#### Given request 1
Give only the number of lines in the records that contain the string "wooden".

Intermittent failures retrieving process exit codes

Tom Honermann thonermann@coverity.com
Thu Nov 14 04:02:00 GMT 2013


On 12/21/2012 01:30 AM, Tom Honermann wrote:
> I spent most of the week debugging this issue.  This appears to be a
> defect in Windows.  I can reproduce the issue without Cygwin.  I can't
> rule out other third party kernel mode software possibly contributing to
> the issue.  A simple change to Cygwin works around the problem for me.
>
> I don't know which Windows releases are affected by this.  I've only
> reproduced the problem (outside of Cygwin) with Wow64 processes running
> on 64-bit Windows 7.  I haven't yet tried elsewhere.
>
> The problem appears to be a race condition involving concurrent calls to
> TerminateProcess() and ExitThread().  The example code below minimally
> mimics the threads created and exit process/thread calls that are
> performed when running Cygwin's false.exe.  The primary thread exits the
> process via TerminateProcess() ala pinfo::exit() in
> winsup/cygwin/pinfo.cc.  The secondary thread exits itself via
> ExitThread() ala Cygwin's signal processing thread function, wait_sig(),
> in winsup/cygwin/sigproc.cc.

#### Supplied data
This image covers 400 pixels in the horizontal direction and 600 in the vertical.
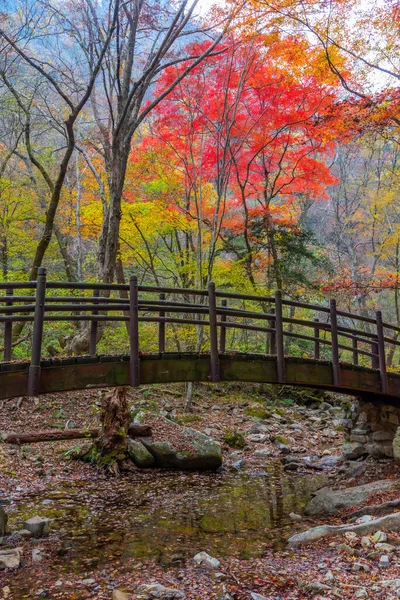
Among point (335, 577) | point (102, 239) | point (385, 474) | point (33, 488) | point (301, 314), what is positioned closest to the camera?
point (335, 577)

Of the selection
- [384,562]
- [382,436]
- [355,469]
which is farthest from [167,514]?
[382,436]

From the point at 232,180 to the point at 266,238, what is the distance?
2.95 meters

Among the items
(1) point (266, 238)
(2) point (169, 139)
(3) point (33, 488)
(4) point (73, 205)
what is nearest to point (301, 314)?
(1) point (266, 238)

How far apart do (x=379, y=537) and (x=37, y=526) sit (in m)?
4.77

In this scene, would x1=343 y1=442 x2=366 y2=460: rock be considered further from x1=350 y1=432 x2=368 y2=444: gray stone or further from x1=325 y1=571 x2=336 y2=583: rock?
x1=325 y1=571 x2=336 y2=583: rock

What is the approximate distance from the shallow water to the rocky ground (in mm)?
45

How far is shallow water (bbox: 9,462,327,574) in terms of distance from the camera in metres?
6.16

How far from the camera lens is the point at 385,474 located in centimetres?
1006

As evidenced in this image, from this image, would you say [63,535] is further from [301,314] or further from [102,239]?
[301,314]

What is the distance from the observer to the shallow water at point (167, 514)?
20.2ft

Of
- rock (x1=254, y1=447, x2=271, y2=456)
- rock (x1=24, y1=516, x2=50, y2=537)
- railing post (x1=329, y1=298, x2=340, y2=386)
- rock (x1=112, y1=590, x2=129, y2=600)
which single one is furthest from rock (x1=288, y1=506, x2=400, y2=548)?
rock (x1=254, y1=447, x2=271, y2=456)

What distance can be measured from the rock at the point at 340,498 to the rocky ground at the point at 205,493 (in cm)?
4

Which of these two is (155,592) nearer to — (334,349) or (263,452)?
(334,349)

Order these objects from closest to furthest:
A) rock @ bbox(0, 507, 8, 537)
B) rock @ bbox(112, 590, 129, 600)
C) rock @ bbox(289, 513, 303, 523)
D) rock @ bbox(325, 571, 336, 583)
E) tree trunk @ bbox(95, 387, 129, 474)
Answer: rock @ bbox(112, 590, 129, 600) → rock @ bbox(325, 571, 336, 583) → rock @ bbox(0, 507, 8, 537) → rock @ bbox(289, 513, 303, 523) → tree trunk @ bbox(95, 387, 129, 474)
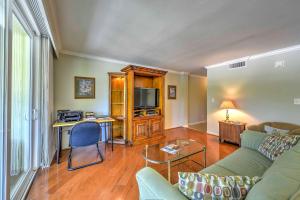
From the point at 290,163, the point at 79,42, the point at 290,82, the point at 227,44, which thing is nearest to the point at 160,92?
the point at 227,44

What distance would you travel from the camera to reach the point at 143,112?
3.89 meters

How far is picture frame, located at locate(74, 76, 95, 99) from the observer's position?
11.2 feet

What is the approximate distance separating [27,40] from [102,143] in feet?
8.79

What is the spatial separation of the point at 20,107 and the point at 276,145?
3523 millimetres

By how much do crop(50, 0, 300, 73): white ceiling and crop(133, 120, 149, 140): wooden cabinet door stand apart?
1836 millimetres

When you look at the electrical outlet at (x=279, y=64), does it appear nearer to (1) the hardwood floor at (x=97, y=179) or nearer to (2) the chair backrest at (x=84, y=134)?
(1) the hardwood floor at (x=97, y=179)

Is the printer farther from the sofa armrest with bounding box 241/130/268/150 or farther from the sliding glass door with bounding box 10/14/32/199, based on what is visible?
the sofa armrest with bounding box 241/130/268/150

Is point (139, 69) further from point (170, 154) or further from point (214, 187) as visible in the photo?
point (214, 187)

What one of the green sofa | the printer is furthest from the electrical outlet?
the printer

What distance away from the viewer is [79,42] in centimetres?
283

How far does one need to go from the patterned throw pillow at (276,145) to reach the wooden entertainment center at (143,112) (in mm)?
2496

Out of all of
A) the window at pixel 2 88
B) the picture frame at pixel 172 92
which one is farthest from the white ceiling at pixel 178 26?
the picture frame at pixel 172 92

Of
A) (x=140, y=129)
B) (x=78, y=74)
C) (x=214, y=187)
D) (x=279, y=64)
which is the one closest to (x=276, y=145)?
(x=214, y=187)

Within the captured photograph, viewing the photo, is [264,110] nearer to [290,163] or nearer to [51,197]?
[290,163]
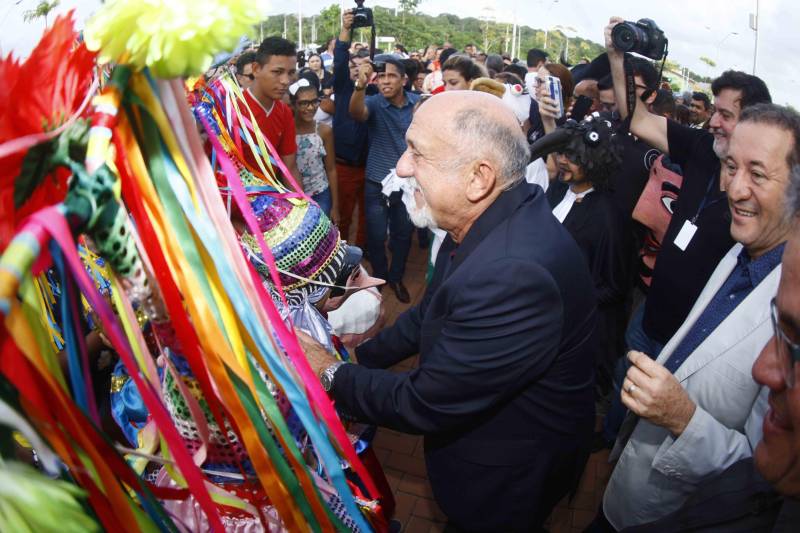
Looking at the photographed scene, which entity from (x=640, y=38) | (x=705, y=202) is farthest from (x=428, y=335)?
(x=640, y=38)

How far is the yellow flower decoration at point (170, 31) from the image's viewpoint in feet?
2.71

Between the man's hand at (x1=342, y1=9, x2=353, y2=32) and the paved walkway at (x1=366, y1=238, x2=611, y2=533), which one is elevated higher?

#### Given request 2
In the post on intermittent exit code failures, which two concurrent calls does the race condition involve?

#### Exercise output 1
2

#### Exercise output 2
TerminateProcess() and ExitThread().